# Used 48 inch all-glass strip light needs new ballast



## BobAlston (Jan 23, 2004)

I have an excess Al-Glass 48-inch strip light (brown plastic with wood grain panel). I would like to offer for sale to the club members first. 
It is fitted for 2 -55 watt compact fluorescent bulbs. I have used it for the past 11 years over one of my 55 gallon tanks.
The electronic ballast has failed. The ballast is located above the reflector and would not be difficult to replace.
An identical replacement ballast is $23.50 + $9.95 shipping + possible sales tax.
I have 2 used bulbs that were still working when the ballast died. I also have two brand new, unused bulbs. 
The new bulbs are Eiko brand 6500k blubs rated at 20,000 hours.

As an alternative this would seem to be an excellent enclosure for
fitting out with AHSupply.com or similar lighting upgrade kits.

I am asking $30.00 cash. Pickup in Rockwall or perhaps the White Rock Lake area.
Email me directly if you have interest.

Bobalston9 At yahoo D O T com


----------



## digital_gods (Apr 23, 2010)

What size of bulbs?


----------



## BobAlston (Jan 23, 2004)

Each bulb is a double tube approx 22-inches long. The fixture holds two bulbs.

bob


----------



## fishyjoe24 (May 18, 2010)

those would be 55/65w bulbs 21-23 inches long the 96w bulbs are 31-34 inches long, the 128w bulbs are 40-46 long. those would give you enough light over your salt tank robert.


----------



## Newt (Apr 1, 2004)

Get a Fulham Workhorse 5 ballast. It will do a number of bulbs.
www.naturallighting.com has good prices.


----------



## BobAlston (Jan 23, 2004)

As I said in my original post, it uses 55 watt compact fluorescent bulbs. two bulbs in the fixture.

The exact replacement ballast is a Work Horse WH5-120-L

Bob


----------



## Newt (Apr 1, 2004)

WH5-120-L

WH = Work Horse
120 = 120 volt 
L = long case

Will do a number of bulb types and qty


----------



## BobAlston (Jan 23, 2004)

Since Work House has a variety of ballasts that is why I posted the specific one in use in this fixture.

Bob


----------

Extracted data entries
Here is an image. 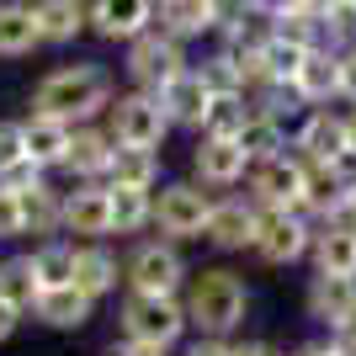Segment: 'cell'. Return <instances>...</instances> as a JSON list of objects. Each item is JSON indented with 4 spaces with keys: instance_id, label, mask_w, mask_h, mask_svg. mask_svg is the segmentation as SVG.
<instances>
[{
    "instance_id": "obj_43",
    "label": "cell",
    "mask_w": 356,
    "mask_h": 356,
    "mask_svg": "<svg viewBox=\"0 0 356 356\" xmlns=\"http://www.w3.org/2000/svg\"><path fill=\"white\" fill-rule=\"evenodd\" d=\"M16 330H22V314H16V309H11V303H0V346L11 341Z\"/></svg>"
},
{
    "instance_id": "obj_20",
    "label": "cell",
    "mask_w": 356,
    "mask_h": 356,
    "mask_svg": "<svg viewBox=\"0 0 356 356\" xmlns=\"http://www.w3.org/2000/svg\"><path fill=\"white\" fill-rule=\"evenodd\" d=\"M74 287L86 298H112L122 287V261L118 250L106 245V239H86V245H74Z\"/></svg>"
},
{
    "instance_id": "obj_36",
    "label": "cell",
    "mask_w": 356,
    "mask_h": 356,
    "mask_svg": "<svg viewBox=\"0 0 356 356\" xmlns=\"http://www.w3.org/2000/svg\"><path fill=\"white\" fill-rule=\"evenodd\" d=\"M16 239H27V229H22V197L0 192V245H16Z\"/></svg>"
},
{
    "instance_id": "obj_31",
    "label": "cell",
    "mask_w": 356,
    "mask_h": 356,
    "mask_svg": "<svg viewBox=\"0 0 356 356\" xmlns=\"http://www.w3.org/2000/svg\"><path fill=\"white\" fill-rule=\"evenodd\" d=\"M149 229H154V192H112V234L134 239V234H149Z\"/></svg>"
},
{
    "instance_id": "obj_18",
    "label": "cell",
    "mask_w": 356,
    "mask_h": 356,
    "mask_svg": "<svg viewBox=\"0 0 356 356\" xmlns=\"http://www.w3.org/2000/svg\"><path fill=\"white\" fill-rule=\"evenodd\" d=\"M112 154H118V138L106 134V122H80V128H74V144H70V160H64L70 186H80V181H106Z\"/></svg>"
},
{
    "instance_id": "obj_26",
    "label": "cell",
    "mask_w": 356,
    "mask_h": 356,
    "mask_svg": "<svg viewBox=\"0 0 356 356\" xmlns=\"http://www.w3.org/2000/svg\"><path fill=\"white\" fill-rule=\"evenodd\" d=\"M22 229H27V239H38V245L64 234V192L54 186V181L22 192Z\"/></svg>"
},
{
    "instance_id": "obj_8",
    "label": "cell",
    "mask_w": 356,
    "mask_h": 356,
    "mask_svg": "<svg viewBox=\"0 0 356 356\" xmlns=\"http://www.w3.org/2000/svg\"><path fill=\"white\" fill-rule=\"evenodd\" d=\"M181 70H192L186 43H176V38L160 32V27H149L144 38H134V43L122 48V74L134 80V90H160V86H170Z\"/></svg>"
},
{
    "instance_id": "obj_42",
    "label": "cell",
    "mask_w": 356,
    "mask_h": 356,
    "mask_svg": "<svg viewBox=\"0 0 356 356\" xmlns=\"http://www.w3.org/2000/svg\"><path fill=\"white\" fill-rule=\"evenodd\" d=\"M234 356H287L277 341H234Z\"/></svg>"
},
{
    "instance_id": "obj_12",
    "label": "cell",
    "mask_w": 356,
    "mask_h": 356,
    "mask_svg": "<svg viewBox=\"0 0 356 356\" xmlns=\"http://www.w3.org/2000/svg\"><path fill=\"white\" fill-rule=\"evenodd\" d=\"M255 229H261V208L239 192H223V197H213L202 245H213V250H223V255H245L255 245Z\"/></svg>"
},
{
    "instance_id": "obj_48",
    "label": "cell",
    "mask_w": 356,
    "mask_h": 356,
    "mask_svg": "<svg viewBox=\"0 0 356 356\" xmlns=\"http://www.w3.org/2000/svg\"><path fill=\"white\" fill-rule=\"evenodd\" d=\"M346 6H351V11H356V0H346Z\"/></svg>"
},
{
    "instance_id": "obj_7",
    "label": "cell",
    "mask_w": 356,
    "mask_h": 356,
    "mask_svg": "<svg viewBox=\"0 0 356 356\" xmlns=\"http://www.w3.org/2000/svg\"><path fill=\"white\" fill-rule=\"evenodd\" d=\"M208 213H213L208 186H197V181H160V192H154V234L176 239V245L202 239Z\"/></svg>"
},
{
    "instance_id": "obj_34",
    "label": "cell",
    "mask_w": 356,
    "mask_h": 356,
    "mask_svg": "<svg viewBox=\"0 0 356 356\" xmlns=\"http://www.w3.org/2000/svg\"><path fill=\"white\" fill-rule=\"evenodd\" d=\"M245 118H250V96H213L202 134H213V138H239Z\"/></svg>"
},
{
    "instance_id": "obj_38",
    "label": "cell",
    "mask_w": 356,
    "mask_h": 356,
    "mask_svg": "<svg viewBox=\"0 0 356 356\" xmlns=\"http://www.w3.org/2000/svg\"><path fill=\"white\" fill-rule=\"evenodd\" d=\"M186 356H234V341H229V335H192V341H186Z\"/></svg>"
},
{
    "instance_id": "obj_2",
    "label": "cell",
    "mask_w": 356,
    "mask_h": 356,
    "mask_svg": "<svg viewBox=\"0 0 356 356\" xmlns=\"http://www.w3.org/2000/svg\"><path fill=\"white\" fill-rule=\"evenodd\" d=\"M181 303H186L192 335H229L234 341L239 330H245V319H250V309H255V293L234 266H202V271L186 277Z\"/></svg>"
},
{
    "instance_id": "obj_41",
    "label": "cell",
    "mask_w": 356,
    "mask_h": 356,
    "mask_svg": "<svg viewBox=\"0 0 356 356\" xmlns=\"http://www.w3.org/2000/svg\"><path fill=\"white\" fill-rule=\"evenodd\" d=\"M102 356H170V351H154V346H138V341H122V335H118Z\"/></svg>"
},
{
    "instance_id": "obj_9",
    "label": "cell",
    "mask_w": 356,
    "mask_h": 356,
    "mask_svg": "<svg viewBox=\"0 0 356 356\" xmlns=\"http://www.w3.org/2000/svg\"><path fill=\"white\" fill-rule=\"evenodd\" d=\"M303 176H309V165L298 160L293 149H282V154H271V160H255V165H250L245 197H250L261 213L303 208Z\"/></svg>"
},
{
    "instance_id": "obj_16",
    "label": "cell",
    "mask_w": 356,
    "mask_h": 356,
    "mask_svg": "<svg viewBox=\"0 0 356 356\" xmlns=\"http://www.w3.org/2000/svg\"><path fill=\"white\" fill-rule=\"evenodd\" d=\"M351 181H356V165H309V176H303V213L314 223L341 218L346 202H351Z\"/></svg>"
},
{
    "instance_id": "obj_46",
    "label": "cell",
    "mask_w": 356,
    "mask_h": 356,
    "mask_svg": "<svg viewBox=\"0 0 356 356\" xmlns=\"http://www.w3.org/2000/svg\"><path fill=\"white\" fill-rule=\"evenodd\" d=\"M346 149H351V165H356V106H346Z\"/></svg>"
},
{
    "instance_id": "obj_44",
    "label": "cell",
    "mask_w": 356,
    "mask_h": 356,
    "mask_svg": "<svg viewBox=\"0 0 356 356\" xmlns=\"http://www.w3.org/2000/svg\"><path fill=\"white\" fill-rule=\"evenodd\" d=\"M287 356H335V346H330V335H319V341H303V346H293Z\"/></svg>"
},
{
    "instance_id": "obj_19",
    "label": "cell",
    "mask_w": 356,
    "mask_h": 356,
    "mask_svg": "<svg viewBox=\"0 0 356 356\" xmlns=\"http://www.w3.org/2000/svg\"><path fill=\"white\" fill-rule=\"evenodd\" d=\"M22 122V144H27V160H38L43 170H64L70 160V144H74V122L64 118H48V112H27Z\"/></svg>"
},
{
    "instance_id": "obj_11",
    "label": "cell",
    "mask_w": 356,
    "mask_h": 356,
    "mask_svg": "<svg viewBox=\"0 0 356 356\" xmlns=\"http://www.w3.org/2000/svg\"><path fill=\"white\" fill-rule=\"evenodd\" d=\"M250 154L239 138H213V134H197L192 144V181L208 186V192H234L250 181Z\"/></svg>"
},
{
    "instance_id": "obj_45",
    "label": "cell",
    "mask_w": 356,
    "mask_h": 356,
    "mask_svg": "<svg viewBox=\"0 0 356 356\" xmlns=\"http://www.w3.org/2000/svg\"><path fill=\"white\" fill-rule=\"evenodd\" d=\"M330 346H335V356H356V325L341 330V335H330Z\"/></svg>"
},
{
    "instance_id": "obj_3",
    "label": "cell",
    "mask_w": 356,
    "mask_h": 356,
    "mask_svg": "<svg viewBox=\"0 0 356 356\" xmlns=\"http://www.w3.org/2000/svg\"><path fill=\"white\" fill-rule=\"evenodd\" d=\"M118 335L154 351H176L192 341V319L181 298H160V293H122L118 298Z\"/></svg>"
},
{
    "instance_id": "obj_40",
    "label": "cell",
    "mask_w": 356,
    "mask_h": 356,
    "mask_svg": "<svg viewBox=\"0 0 356 356\" xmlns=\"http://www.w3.org/2000/svg\"><path fill=\"white\" fill-rule=\"evenodd\" d=\"M255 11L266 16V22H282V16H293V11H303V0H250Z\"/></svg>"
},
{
    "instance_id": "obj_29",
    "label": "cell",
    "mask_w": 356,
    "mask_h": 356,
    "mask_svg": "<svg viewBox=\"0 0 356 356\" xmlns=\"http://www.w3.org/2000/svg\"><path fill=\"white\" fill-rule=\"evenodd\" d=\"M239 144H245L250 160H271V154L293 149V128H287L277 112H266V106L250 102V118H245V128H239Z\"/></svg>"
},
{
    "instance_id": "obj_35",
    "label": "cell",
    "mask_w": 356,
    "mask_h": 356,
    "mask_svg": "<svg viewBox=\"0 0 356 356\" xmlns=\"http://www.w3.org/2000/svg\"><path fill=\"white\" fill-rule=\"evenodd\" d=\"M48 181V170L38 160H16V165H6V170H0V192H32V186H43Z\"/></svg>"
},
{
    "instance_id": "obj_10",
    "label": "cell",
    "mask_w": 356,
    "mask_h": 356,
    "mask_svg": "<svg viewBox=\"0 0 356 356\" xmlns=\"http://www.w3.org/2000/svg\"><path fill=\"white\" fill-rule=\"evenodd\" d=\"M293 154L303 165H351L346 112H335V106H309V112L293 122Z\"/></svg>"
},
{
    "instance_id": "obj_32",
    "label": "cell",
    "mask_w": 356,
    "mask_h": 356,
    "mask_svg": "<svg viewBox=\"0 0 356 356\" xmlns=\"http://www.w3.org/2000/svg\"><path fill=\"white\" fill-rule=\"evenodd\" d=\"M27 255H32V271H38L43 287H70L74 282V239H43Z\"/></svg>"
},
{
    "instance_id": "obj_39",
    "label": "cell",
    "mask_w": 356,
    "mask_h": 356,
    "mask_svg": "<svg viewBox=\"0 0 356 356\" xmlns=\"http://www.w3.org/2000/svg\"><path fill=\"white\" fill-rule=\"evenodd\" d=\"M341 102L356 106V48H346V54H341Z\"/></svg>"
},
{
    "instance_id": "obj_13",
    "label": "cell",
    "mask_w": 356,
    "mask_h": 356,
    "mask_svg": "<svg viewBox=\"0 0 356 356\" xmlns=\"http://www.w3.org/2000/svg\"><path fill=\"white\" fill-rule=\"evenodd\" d=\"M303 314L325 335H341L356 325V277H309L303 287Z\"/></svg>"
},
{
    "instance_id": "obj_37",
    "label": "cell",
    "mask_w": 356,
    "mask_h": 356,
    "mask_svg": "<svg viewBox=\"0 0 356 356\" xmlns=\"http://www.w3.org/2000/svg\"><path fill=\"white\" fill-rule=\"evenodd\" d=\"M16 160H27V144H22V122H6L0 118V170Z\"/></svg>"
},
{
    "instance_id": "obj_30",
    "label": "cell",
    "mask_w": 356,
    "mask_h": 356,
    "mask_svg": "<svg viewBox=\"0 0 356 356\" xmlns=\"http://www.w3.org/2000/svg\"><path fill=\"white\" fill-rule=\"evenodd\" d=\"M38 298H43V282L32 271V255H0V303H11L27 319L38 309Z\"/></svg>"
},
{
    "instance_id": "obj_6",
    "label": "cell",
    "mask_w": 356,
    "mask_h": 356,
    "mask_svg": "<svg viewBox=\"0 0 356 356\" xmlns=\"http://www.w3.org/2000/svg\"><path fill=\"white\" fill-rule=\"evenodd\" d=\"M106 134L118 138V149H160L170 138V118L154 90H118L106 106Z\"/></svg>"
},
{
    "instance_id": "obj_25",
    "label": "cell",
    "mask_w": 356,
    "mask_h": 356,
    "mask_svg": "<svg viewBox=\"0 0 356 356\" xmlns=\"http://www.w3.org/2000/svg\"><path fill=\"white\" fill-rule=\"evenodd\" d=\"M32 16L48 48H64L80 32H90V0H32Z\"/></svg>"
},
{
    "instance_id": "obj_49",
    "label": "cell",
    "mask_w": 356,
    "mask_h": 356,
    "mask_svg": "<svg viewBox=\"0 0 356 356\" xmlns=\"http://www.w3.org/2000/svg\"><path fill=\"white\" fill-rule=\"evenodd\" d=\"M154 6H160V0H154Z\"/></svg>"
},
{
    "instance_id": "obj_33",
    "label": "cell",
    "mask_w": 356,
    "mask_h": 356,
    "mask_svg": "<svg viewBox=\"0 0 356 356\" xmlns=\"http://www.w3.org/2000/svg\"><path fill=\"white\" fill-rule=\"evenodd\" d=\"M314 48L293 43V38H282V32H271L266 43H261V70H266V86H293L298 64L309 59Z\"/></svg>"
},
{
    "instance_id": "obj_24",
    "label": "cell",
    "mask_w": 356,
    "mask_h": 356,
    "mask_svg": "<svg viewBox=\"0 0 356 356\" xmlns=\"http://www.w3.org/2000/svg\"><path fill=\"white\" fill-rule=\"evenodd\" d=\"M90 314H96V298H86L80 287H43V298H38V309H32V319L43 330H59V335H74V330L90 325Z\"/></svg>"
},
{
    "instance_id": "obj_15",
    "label": "cell",
    "mask_w": 356,
    "mask_h": 356,
    "mask_svg": "<svg viewBox=\"0 0 356 356\" xmlns=\"http://www.w3.org/2000/svg\"><path fill=\"white\" fill-rule=\"evenodd\" d=\"M160 96V106H165V118H170V128H186V134H202V122H208V106H213V96L218 90L202 80V70H181L170 86H160L154 90Z\"/></svg>"
},
{
    "instance_id": "obj_4",
    "label": "cell",
    "mask_w": 356,
    "mask_h": 356,
    "mask_svg": "<svg viewBox=\"0 0 356 356\" xmlns=\"http://www.w3.org/2000/svg\"><path fill=\"white\" fill-rule=\"evenodd\" d=\"M192 266L181 255L176 239H138L134 250L122 255V293H160V298H181Z\"/></svg>"
},
{
    "instance_id": "obj_22",
    "label": "cell",
    "mask_w": 356,
    "mask_h": 356,
    "mask_svg": "<svg viewBox=\"0 0 356 356\" xmlns=\"http://www.w3.org/2000/svg\"><path fill=\"white\" fill-rule=\"evenodd\" d=\"M293 90L303 106H335L341 102V54L335 48H314L309 59L298 64Z\"/></svg>"
},
{
    "instance_id": "obj_14",
    "label": "cell",
    "mask_w": 356,
    "mask_h": 356,
    "mask_svg": "<svg viewBox=\"0 0 356 356\" xmlns=\"http://www.w3.org/2000/svg\"><path fill=\"white\" fill-rule=\"evenodd\" d=\"M64 234H74V245L112 239V192H106V181H80V186L64 192Z\"/></svg>"
},
{
    "instance_id": "obj_28",
    "label": "cell",
    "mask_w": 356,
    "mask_h": 356,
    "mask_svg": "<svg viewBox=\"0 0 356 356\" xmlns=\"http://www.w3.org/2000/svg\"><path fill=\"white\" fill-rule=\"evenodd\" d=\"M106 186L112 192H160V149H118Z\"/></svg>"
},
{
    "instance_id": "obj_47",
    "label": "cell",
    "mask_w": 356,
    "mask_h": 356,
    "mask_svg": "<svg viewBox=\"0 0 356 356\" xmlns=\"http://www.w3.org/2000/svg\"><path fill=\"white\" fill-rule=\"evenodd\" d=\"M341 218H351V223H356V181H351V202H346V213H341Z\"/></svg>"
},
{
    "instance_id": "obj_27",
    "label": "cell",
    "mask_w": 356,
    "mask_h": 356,
    "mask_svg": "<svg viewBox=\"0 0 356 356\" xmlns=\"http://www.w3.org/2000/svg\"><path fill=\"white\" fill-rule=\"evenodd\" d=\"M32 48H43L32 0H0V59H27Z\"/></svg>"
},
{
    "instance_id": "obj_23",
    "label": "cell",
    "mask_w": 356,
    "mask_h": 356,
    "mask_svg": "<svg viewBox=\"0 0 356 356\" xmlns=\"http://www.w3.org/2000/svg\"><path fill=\"white\" fill-rule=\"evenodd\" d=\"M154 27L170 32L176 43H197V38L218 32V0H160Z\"/></svg>"
},
{
    "instance_id": "obj_21",
    "label": "cell",
    "mask_w": 356,
    "mask_h": 356,
    "mask_svg": "<svg viewBox=\"0 0 356 356\" xmlns=\"http://www.w3.org/2000/svg\"><path fill=\"white\" fill-rule=\"evenodd\" d=\"M314 277H356V223L351 218H330L314 234Z\"/></svg>"
},
{
    "instance_id": "obj_1",
    "label": "cell",
    "mask_w": 356,
    "mask_h": 356,
    "mask_svg": "<svg viewBox=\"0 0 356 356\" xmlns=\"http://www.w3.org/2000/svg\"><path fill=\"white\" fill-rule=\"evenodd\" d=\"M118 96V80L112 70L96 59H74V64H59L48 70L38 86H32V112H48V118H64V122H96L106 118V106Z\"/></svg>"
},
{
    "instance_id": "obj_5",
    "label": "cell",
    "mask_w": 356,
    "mask_h": 356,
    "mask_svg": "<svg viewBox=\"0 0 356 356\" xmlns=\"http://www.w3.org/2000/svg\"><path fill=\"white\" fill-rule=\"evenodd\" d=\"M314 234H319V223H314L303 208H277V213H261V229H255L250 255L261 261V266L287 271V266H298V261H309Z\"/></svg>"
},
{
    "instance_id": "obj_17",
    "label": "cell",
    "mask_w": 356,
    "mask_h": 356,
    "mask_svg": "<svg viewBox=\"0 0 356 356\" xmlns=\"http://www.w3.org/2000/svg\"><path fill=\"white\" fill-rule=\"evenodd\" d=\"M154 27V0H90V32L106 43H134Z\"/></svg>"
}]
</instances>
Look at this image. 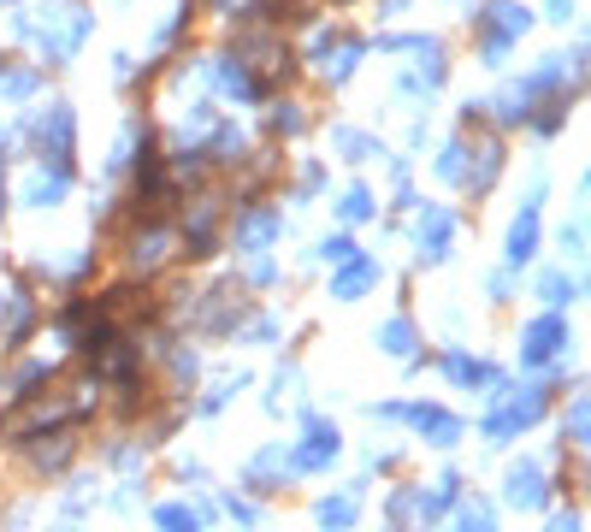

TASK GOAL
Could you transcribe the ballast thread starting at the words "Will do a number of bulb types" and stopping after the words "in this fixture."? This material comes from a separate source.

SOLUTION FOR THIS TASK
Will do a number of bulb types and qty


----------



## BobAlston (Jan 23, 2004)

Since Work House has a variety of ballasts that is why I posted the specific one in use in this fixture.